HTTP-based authentication
This option enabled the delegation of the BOOTP authorization to a remote web server. As pybootd emits standard HTTP GET requests and expects standard HTTP reply codes, any web server may be used to manage authorizations.
This web server receives HTTP GET requests with URLs formatted as follows:
http://server/path?mac=AA-BB-CC-DD-EE-FF&uuid=xxxxxxxx-aaaa-bbbb-cccc-yyyyyyyyyyyy
where:
http://server matches the location option,
/path matches the pxe or dhcp options of the [http] section.
The web server should reply either with:
200 Ok result if the requester is to be assigned an IP address, or
401 Unauthorized result if it is to be ignored.
The pybootd package contains a minimalist HTTP server that demonstrates this feature. It can be found within the tests/ subdirectory. See the config.ini file for this test daemon. The test daemon expects the pxe path to be set to /boot and the dhcp path to /linux.
Sample configurations
Installing a Debian 6.0 machine from the official archive
As the tftp daemon is able to retrieve remote files using the HTTP protocol, there is no need to manually download any file from a Debian mirror. The daemon will forward all file requests to the mirror on behalf of the client being installed.
The pybootd.ini would contain:
[logger] ; show requests on the standard error output of the daemon type = stderr ; show informative and error messages only (disable verbose mode) level = info [bootp] ; do not force a full PXE boot-up cycle to accept the client allow_simple_dhcp = enable ; First BOOTP/DHCP address to generate pool_start = 192.168.1.100 ; Google DNS dns = 8.8.8.8 ; boot-up executable the client should request through TFTP boot_file = pxelinux.0 [tftp] ; URL to install a Debian 6.0 Intel/AMD 64-bit network installation root = http://http.us.debian.org/debian/dists/squeeze/main/installer-amd64/current/images/netboot [filters] ; serve a simple configuration file to the linux PXE helper pxelinux.cfg/* = pybootd/etc/pxe.cfg
The pool_start parameter should be a valid address on the host’s networks, and the root URL may be changed to use alternative mirror and path.

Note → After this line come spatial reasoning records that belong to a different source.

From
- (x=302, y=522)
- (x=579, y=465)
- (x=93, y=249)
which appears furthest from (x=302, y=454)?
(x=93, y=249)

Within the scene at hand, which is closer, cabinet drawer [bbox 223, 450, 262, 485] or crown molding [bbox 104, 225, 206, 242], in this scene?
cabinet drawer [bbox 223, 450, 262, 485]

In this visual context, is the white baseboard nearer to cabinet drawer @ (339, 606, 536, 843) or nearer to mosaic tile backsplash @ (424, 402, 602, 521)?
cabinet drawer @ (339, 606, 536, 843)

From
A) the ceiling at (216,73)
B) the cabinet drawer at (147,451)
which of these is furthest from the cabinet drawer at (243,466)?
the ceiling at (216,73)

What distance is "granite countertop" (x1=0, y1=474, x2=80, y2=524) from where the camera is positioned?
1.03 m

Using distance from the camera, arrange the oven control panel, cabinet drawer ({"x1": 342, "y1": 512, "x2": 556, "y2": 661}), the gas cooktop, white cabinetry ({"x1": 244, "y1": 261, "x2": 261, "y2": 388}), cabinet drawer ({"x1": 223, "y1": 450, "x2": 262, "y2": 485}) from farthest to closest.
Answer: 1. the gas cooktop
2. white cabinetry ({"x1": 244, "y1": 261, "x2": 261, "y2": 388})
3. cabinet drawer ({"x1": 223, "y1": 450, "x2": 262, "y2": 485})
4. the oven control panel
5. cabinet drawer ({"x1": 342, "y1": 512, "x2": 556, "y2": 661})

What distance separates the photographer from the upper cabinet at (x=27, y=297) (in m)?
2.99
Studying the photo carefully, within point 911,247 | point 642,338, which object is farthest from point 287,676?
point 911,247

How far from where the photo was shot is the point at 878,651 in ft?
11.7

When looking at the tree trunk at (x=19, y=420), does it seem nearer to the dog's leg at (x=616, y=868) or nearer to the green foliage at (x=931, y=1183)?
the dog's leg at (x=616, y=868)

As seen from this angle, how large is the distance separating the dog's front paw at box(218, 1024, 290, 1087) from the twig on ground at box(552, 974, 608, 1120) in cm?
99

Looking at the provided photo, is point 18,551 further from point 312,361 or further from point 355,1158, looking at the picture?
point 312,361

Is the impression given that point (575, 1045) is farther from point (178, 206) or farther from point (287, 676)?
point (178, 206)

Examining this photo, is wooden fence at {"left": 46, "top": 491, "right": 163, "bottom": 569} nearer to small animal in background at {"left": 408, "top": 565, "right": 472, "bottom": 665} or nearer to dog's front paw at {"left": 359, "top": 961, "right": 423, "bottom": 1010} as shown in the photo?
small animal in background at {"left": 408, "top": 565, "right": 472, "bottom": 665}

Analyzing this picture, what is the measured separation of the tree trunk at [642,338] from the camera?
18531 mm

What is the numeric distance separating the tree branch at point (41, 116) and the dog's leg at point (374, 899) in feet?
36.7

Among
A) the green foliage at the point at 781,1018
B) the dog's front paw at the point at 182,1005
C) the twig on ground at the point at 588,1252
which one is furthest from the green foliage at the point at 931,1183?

Please note that to complete the network installation, the client should be able to access the remote resources on its own - as with a network ISO image installation. There are two ways to achieve this:
either enable IP forwarding on the pybootd host (see forward.sh script within the pybootd package), or
be sure to connect the network cable of the client to a LAN that has direct access to the Internet, once the first installation stage is complete.